By J Wen

In a recession, should a company prioritise cutting costs over the health of its employees?

One engineering firm in Aljunied seems to think so, after leaving one of their injured workers with a twisted, bloodied finger for more than five hours before he was sent to the hospital for treatment. All in a bid to save costs.

It was around six in the evening when Rajendran Kalathi met with the mishap at the factory in Tuas South. He was assembling a mixing machine with a co-worker when his finger got caught in the machine, cut and twisted.

To his distress, Rajendran’s supervisors brushed aside his pleas for immediate medical aid on account of the company’s lorry being away. Rajendran, who has been working in  Singapore for a year, said: “When I ask for doctor, driver just say ‘lorry coming’, so I wait.”

What happened to calling for an ambulance?

A safety officer who happened to be at the site attended to the Tamil Nadu native by bandaging his finger. When the officer offered a lift to a hospital, Rajendran’s company again turned down the offer!

It took five hours for the company lorry to arrive, at nearly 11.30pm, to take the 29-year-old to Ng Teng Fong Hospital in Jurong. Thankfully, his finger was not infected and an X-ray cleared him of additional injuries.

During the long wait for the lorry, he was not provided food either, though he might not have had any appetite given the searing pain.

§ EXERCISES
a – Please list every place named in the article on the injured worker, in the order they appear.
b – Write the next part of the article on the injured worker, following on from its last sentence.

§ SUPPLIED ENTRIES
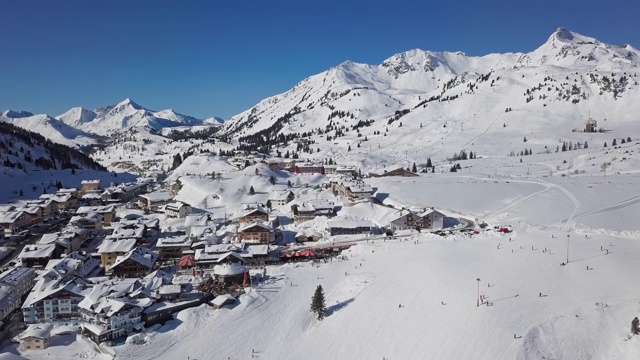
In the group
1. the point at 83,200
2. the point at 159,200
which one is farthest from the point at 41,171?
the point at 159,200

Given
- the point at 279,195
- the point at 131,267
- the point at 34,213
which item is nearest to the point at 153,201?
the point at 34,213

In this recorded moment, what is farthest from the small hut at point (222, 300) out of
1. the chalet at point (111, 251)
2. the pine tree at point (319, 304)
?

§ ANSWERS FOR THE TASKS
a – Aljunied, Tuas South, Singapore, Tamil Nadu, Ng Teng Fong Hospital, Jurong

b –
Rajendran later revealed that his company had haggled over his medical fees. He said: “My company driver give me $100 for hospital, but he say he will take back from my next salary.” Company drivers, despite their lowly title, are often highly trusted by bosses and serve as enforcers over foreign labour.

Under the Employment of Foreign Manpower Act, employers are required to be responsible for their Work Permit holders’ medical expenses, subject to a small co-payment element but only if co-payment is explicitly stated in prior contract. For most Work Permit holders, there isn’t even a contract.

Fortunately, Rajendran’s injury did not turn out to be particularly serious. The hospital dressed his wound, prescribed some medication and time off from work, putting him on the road to recovery.

Nevertheless, his employer’s resistance to let him seek immediate medical attention appears baffling. Even if the lorry was busy ferrying people or goods, the reluctance to consider alternatives, such as accepting the safety officer’s offer of a lift, calling for an ambulance, or just letting Rajendran make his own way to a hospital by taxi or public transport is hard to understand.

In an emergency, why is the cost of transportation put before a person’s welfare?